REQUIRED TASKS =
A - Please repeat word for word the part of the passage on running and muscle mass starting with "And if you’re" and going on through "to be made.".
B - In the passage on running and muscle mass, which joints does the writer feel sore in the day after a big run?

SELECTED PASSAGE =
In one review, researchers report that men with a higher capillary density saw faster gains in muscle mass than individuals with a lower capillary density after six months of resistance training .
And one of the best ways to go about boosting capillary density is to do some cardio.
Will Running Cause You to Lose Muscle Mass?
Running won’t cause you to lose muscle mass. However, it’s my experience that running has much greater potential for interfering with your gains than most other types of cardio.
For one, when I go for a run, my heart rate rarely drops below 75 percent of its maximum. Most of the time, it’s nearer 80 or 85 percent.
Training at a relatively high intensity isn’t a problem if your cardio workouts are short and/or infrequent. But too much hard cardio can have an adverse effect on your ability to recover from and adapt to resistance exercise.
Running also tends to cause a lot more muscle damage than something like swimming, cycling, or even incline treadmill walking. And that muscle damage needs to be repaired from and adapted to.
There’s also a lot more wear and tear on your joints. The day after a big run, for example, I can feel a level of soreness in my hips, ankles and knees that I don’t get with low-impact cardio such as cycling.
I can’t say that running will or won’t hurt your gains, because it depends on the total amount of running you’re doing, how hard you’re training, and your current level of cardiovascular fitness.
And if you’re doing concurrent training because you’re trying to build muscle and improve your cardiovascular fitness, there may well be a tradeoff to be made.
And by that, I mean accepting a slower rate of muscle growth as the price to be paid for improving your cardiovascular fitness at the same time.
Does Lifting After Cardio Slow Muscle Growth?

Records in a dataset =
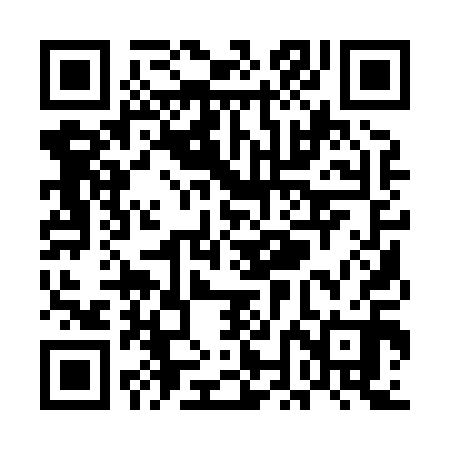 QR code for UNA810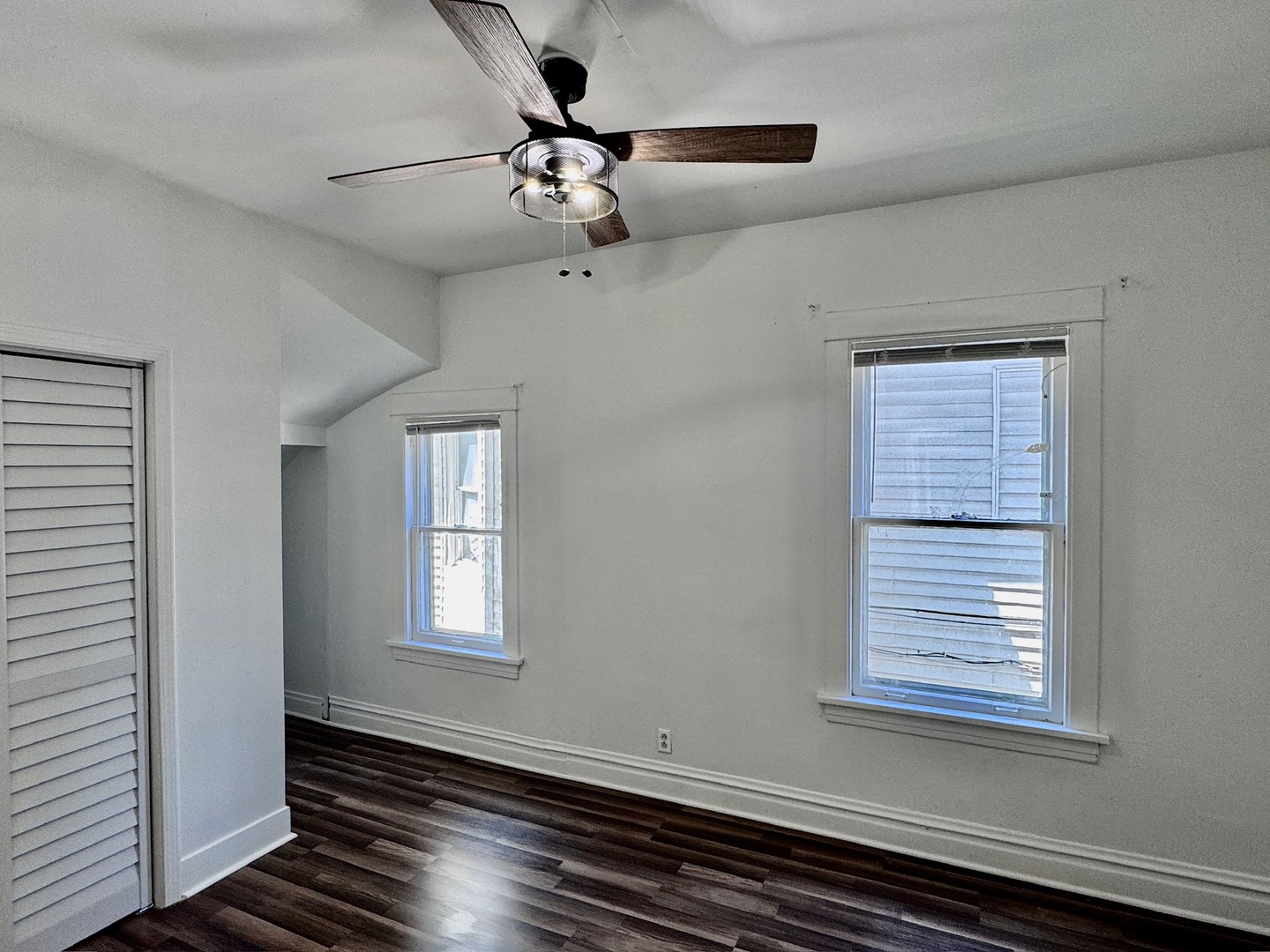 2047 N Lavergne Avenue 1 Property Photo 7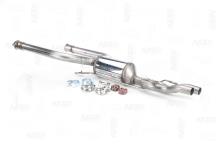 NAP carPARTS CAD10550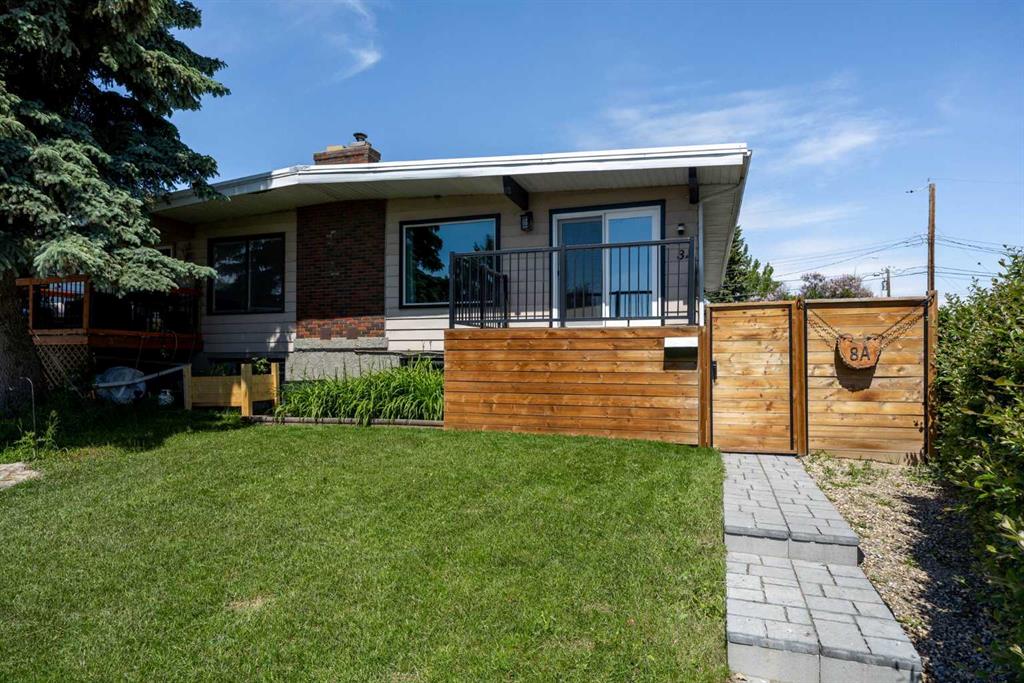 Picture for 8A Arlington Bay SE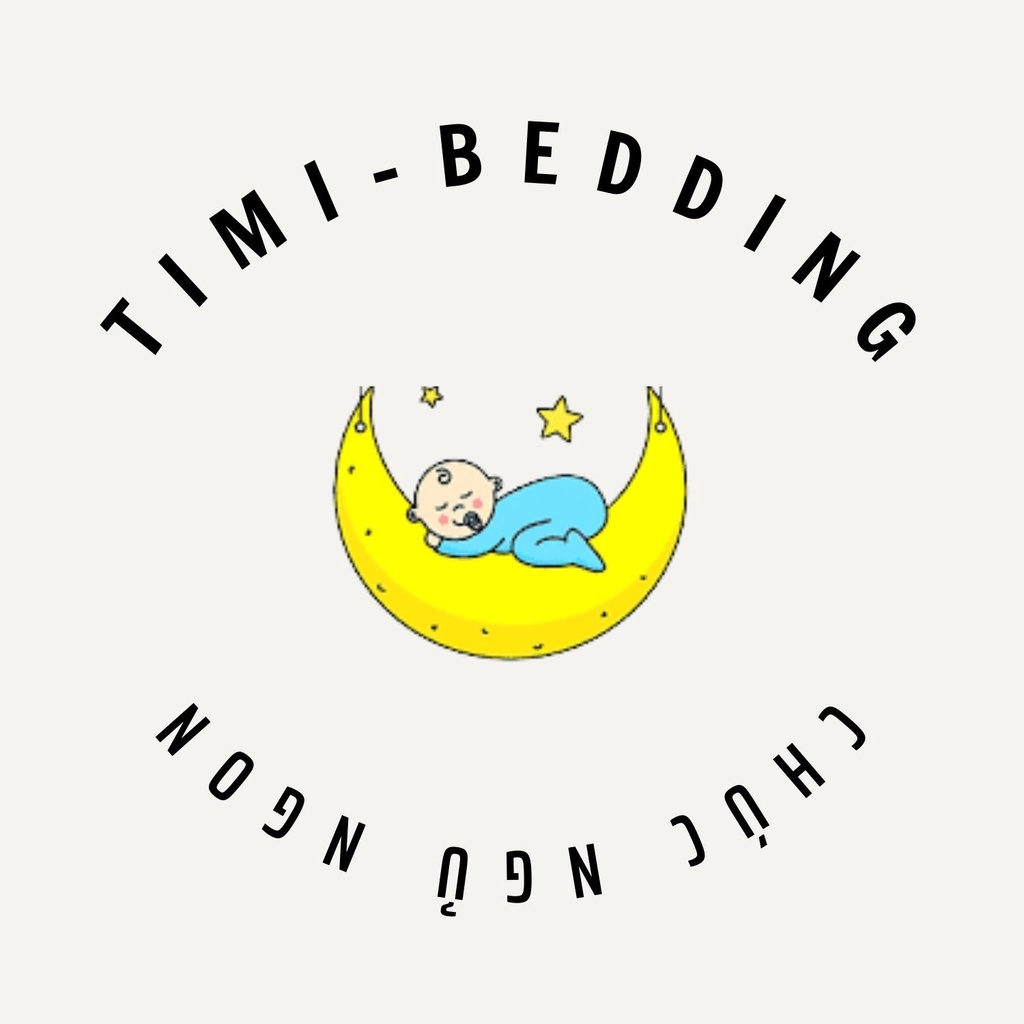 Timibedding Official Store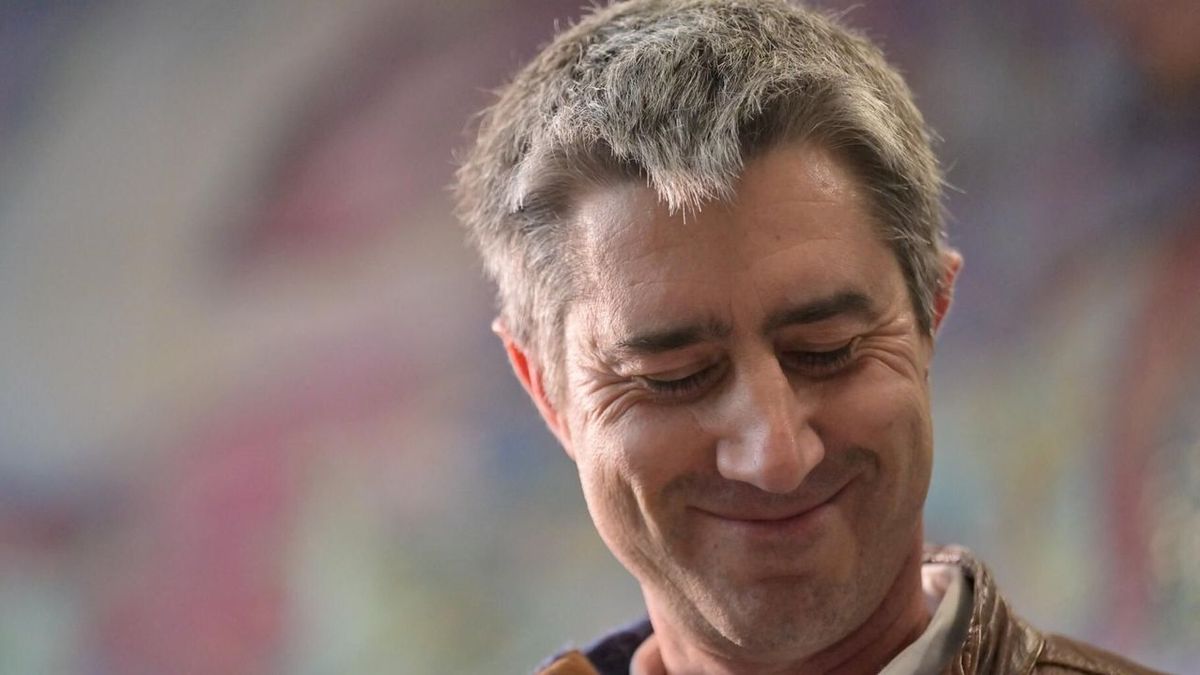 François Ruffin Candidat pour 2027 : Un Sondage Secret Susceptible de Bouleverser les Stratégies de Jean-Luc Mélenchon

RESPONSES =
A -
And if you’re doing concurrent training because you’re trying to build muscle and improve your cardiovascular fitness, there may well be a tradeoff to be made.

B - The hips, ankles and knees.